Last week, a video showing the lynching of four young men was uploaded to the internet. The four were branded thieves, and their treatment regarded as the sort of justice meted out to their ilk when Lady Luck decided that she had wantonly twirled her skirts in their direction for the last time. Within hours, however, a different picture began to emerge. Firstly, it was ascertained that these four were not the usual sort to fall victim to this sort of treatment, being undergraduate students of the University of Port Harcourt. Their identities soon followed, and justice became travesty in the blink of an eye. Social media erupted in frenzied calls for justice (the real kind this time) and outpourings of rage and grief followed.

The public lynching of thieves has been going on for decades, and whether it happens in Lagos, Kano, Onitsha or anywhere else, once the justice of the mob has been done, we have moved on calmly. It has even been a running joke that even in times of petrol scarcity, someone would always turn up with a can of petrol and a tyre for the burning of the thief. It is considered so normal that it is never done in secret, which is why someone felt comfortable filming the event, probably with the intention of letting other potential thieves know that their treatment would not be any different from what would obtain in any big city. It is why the crowd chanted “DIE! DIE! DIE!” while those boys were being bludgeoned before they were set ablaze.

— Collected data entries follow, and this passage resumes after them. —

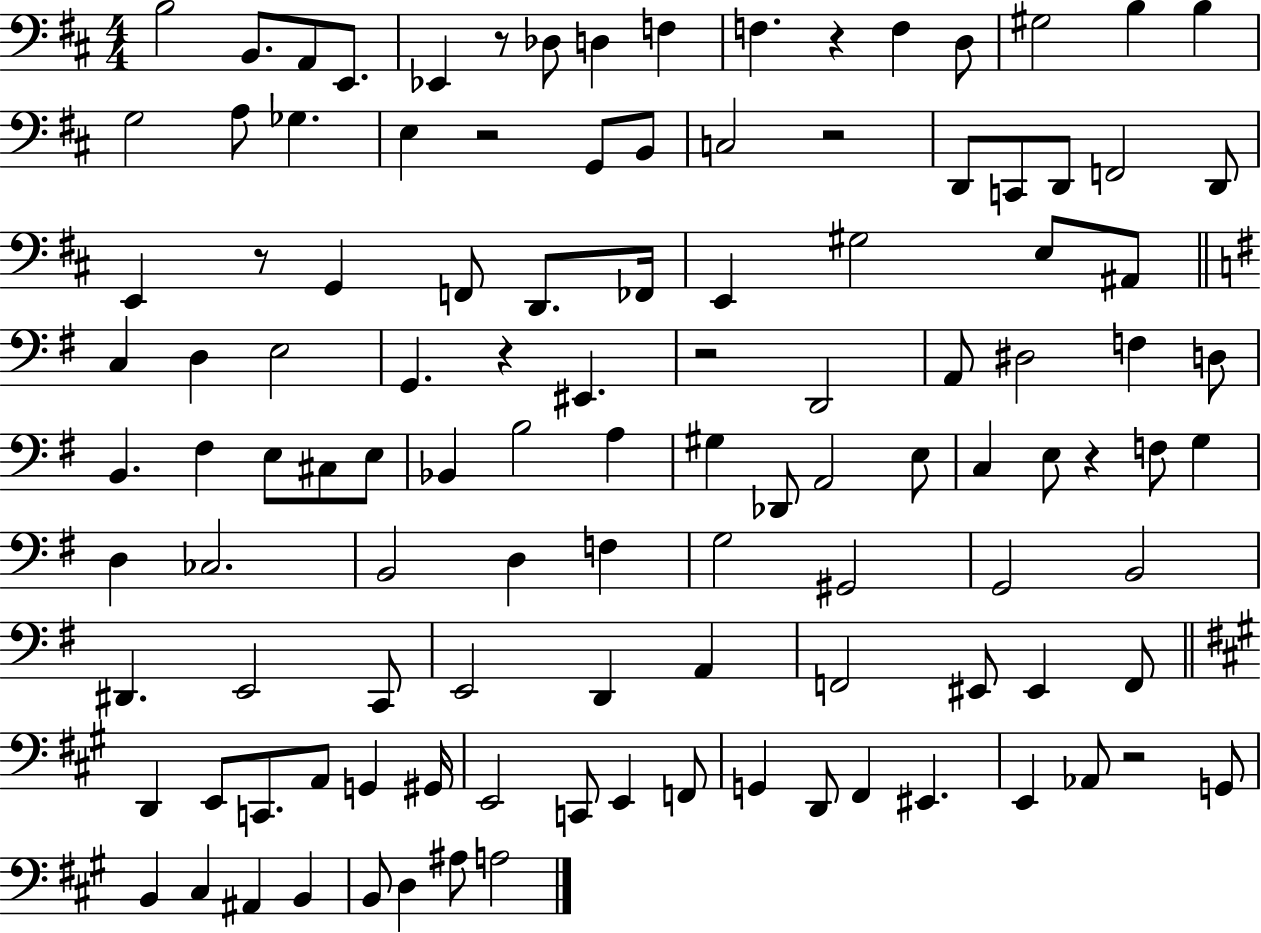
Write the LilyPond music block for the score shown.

{
  \clef bass
  \numericTimeSignature
  \time 4/4
  \key d \major
  \repeat volta 2 { b2 b,8. a,8 e,8. | ees,4 r8 des8 d4 f4 | f4. r4 f4 d8 | gis2 b4 b4 | \break g2 a8 ges4. | e4 r2 g,8 b,8 | c2 r2 | d,8 c,8 d,8 f,2 d,8 | \break e,4 r8 g,4 f,8 d,8. fes,16 | e,4 gis2 e8 ais,8 | \bar "||" \break \key e \minor c4 d4 e2 | g,4. r4 eis,4. | r2 d,2 | a,8 dis2 f4 d8 | \break b,4. fis4 e8 cis8 e8 | bes,4 b2 a4 | gis4 des,8 a,2 e8 | c4 e8 r4 f8 g4 | \break d4 ces2. | b,2 d4 f4 | g2 gis,2 | g,2 b,2 | \break dis,4. e,2 c,8 | e,2 d,4 a,4 | f,2 eis,8 eis,4 f,8 | \bar "||" \break \key a \major d,4 e,8 c,8. a,8 g,4 gis,16 | e,2 c,8 e,4 f,8 | g,4 d,8 fis,4 eis,4. | e,4 aes,8 r2 g,8 | \break b,4 cis4 ais,4 b,4 | b,8 d4 ais8 a2 | } \bar "|."
}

Yesterday morning, the mother of one of the victims presented a petition to the Senate in which she vigorously defended her son, denouncing the accusations of theft, pointing out that the young man could not have stolen a BlackBerry or laptop as he had been accused of doing having had access to such things since he was a child as the son of a senior NNPC official. She demanded justice for her son, demanded that this investigation not be swept under the rug like countless others before it. I cannot pretend to comprehend her grief, or her pain. Her son was murdered like an animal while people stood by and shouted encouragement to his killers, and the entire barbaric spectacle was filmed and uploaded to the internet for the world to see.

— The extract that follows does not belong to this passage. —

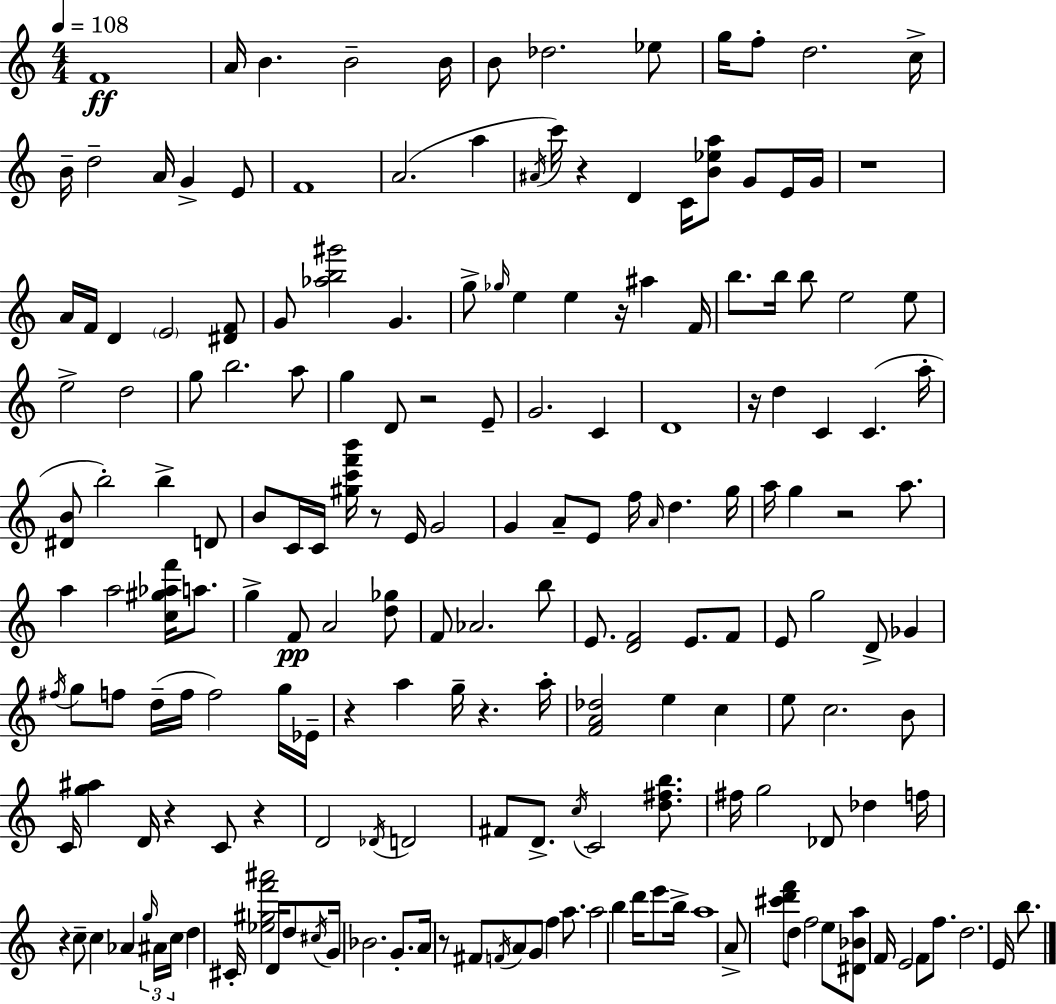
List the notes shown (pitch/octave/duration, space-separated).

F4/w A4/s B4/q. B4/h B4/s B4/e Db5/h. Eb5/e G5/s F5/e D5/h. C5/s B4/s D5/h A4/s G4/q E4/e F4/w A4/h. A5/q A#4/s C6/s R/q D4/q C4/s [B4,Eb5,A5]/e G4/e E4/s G4/s R/w A4/s F4/s D4/q E4/h [D#4,F4]/e G4/e [Ab5,B5,G#6]/h G4/q. G5/e Gb5/s E5/q E5/q R/s A#5/q F4/s B5/e. B5/s B5/e E5/h E5/e E5/h D5/h G5/e B5/h. A5/e G5/q D4/e R/h E4/e G4/h. C4/q D4/w R/s D5/q C4/q C4/q. A5/s [D#4,B4]/e B5/h B5/q D4/e B4/e C4/s C4/s [G#5,C6,F6,B6]/s R/e E4/s G4/h G4/q A4/e E4/e F5/s A4/s D5/q. G5/s A5/s G5/q R/h A5/e. A5/q A5/h [C5,G#5,Ab5,F6]/s A5/e. G5/q F4/e A4/h [D5,Gb5]/e F4/e Ab4/h. B5/e E4/e. [D4,F4]/h E4/e. F4/e E4/e G5/h D4/e Gb4/q F#5/s G5/e F5/e D5/s F5/s F5/h G5/s Eb4/s R/q A5/q G5/s R/q. A5/s [F4,A4,Db5]/h E5/q C5/q E5/e C5/h. B4/e C4/s [G5,A#5]/q D4/s R/q C4/e R/q D4/h Db4/s D4/h F#4/e D4/e. C5/s C4/h [D5,F#5,B5]/e. F#5/s G5/h Db4/e Db5/q F5/s R/q C5/e C5/q Ab4/q G5/s A#4/s C5/s D5/q C#4/s [Eb5,G#5,F6,A#6]/h D4/s D5/e C#5/s G4/s Bb4/h. G4/e. A4/s R/e F#4/e F4/s A4/e G4/e F5/q A5/e. A5/h B5/q D6/s E6/e B5/s A5/w A4/e [C#6,D6,F6]/e D5/e F5/h E5/e [D#4,Bb4,A5]/e F4/s E4/h F4/e F5/e. D5/h. E4/s B5/e.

In the last week, 43 students of the Federal Polytechnic at Mubi in Adamawa state, were murdered. Some had their throats slit, others were lined up against walls and shot. I must ask the question though, where are the petitions from their parents? Are the Mubi 43 not equally deserving of justice? Or is it because there are no videos of those gruesome murders that we have all but dismissed them out of hand? Is that what it takes to inflame the passions of the social media generation?

The reaction to the murder of the “Aluu4” as they have come to be known, has raised for me a very troubling thought. You see, I would wager everything I own that had those four young men been easily identified as “rough sorts” or come from the lower classes, we would have collectively shrugged at their fate, said, “Shit happens” and moved on with our lives. We would have recognised the barbarism, but it wouldn’t have troubled us that much because that’s the sort of thing that happens to that sort of person. However, these four were not apprentice mechanics or cleaners, they were middle class lads, and now, we are outraged and we demand justice at the top of our hashtags. Our inner snobs flutter their handkerchiefs in dismay that the Quality of the young men was not recognised by the mob. The hypocrisy would choke an anaconda.

Our “justice system” is skewed the same way. A man who steals ₦5000 will spend years in jail, but a man who steals ₦50 billion from the public purse will get a few months, most of which he will spend in luxury hospitals on “medical grounds” while eating the best food available to him and not common prison fare. Not for him the sharing of a cell with 20 other inmates and washing himself with his underpants and having to wear the same underpants while they dry. As an upper class criminal, he will have a private cell to himself on those days he deigns to dwell in the prison compound, and can enjoy conjugal visits with his wives.

That it took the treatment of these four middle class youths like “common” criminals to shake us out of our collective apathy is the greatest tragedy to emerge from the events in Aluu. And, even as we demand that their murderers are brought to justice, we must recognise that we all share some responsibility for what happened, for we have been comfortable to live as members of a society which offers such starkly different treatment for the criminally inclined: instant death for the petty thief at the hands of the mob, and spa-like conditions for those who gorge themselves on our collective wealth.

We might want to hope that this will be the last time someone is branded a thief by the mob and killed, but I won’t be holding my breath. For even as I write this, the jocular BlackBerry broadcasts about Aluu have begun arriving.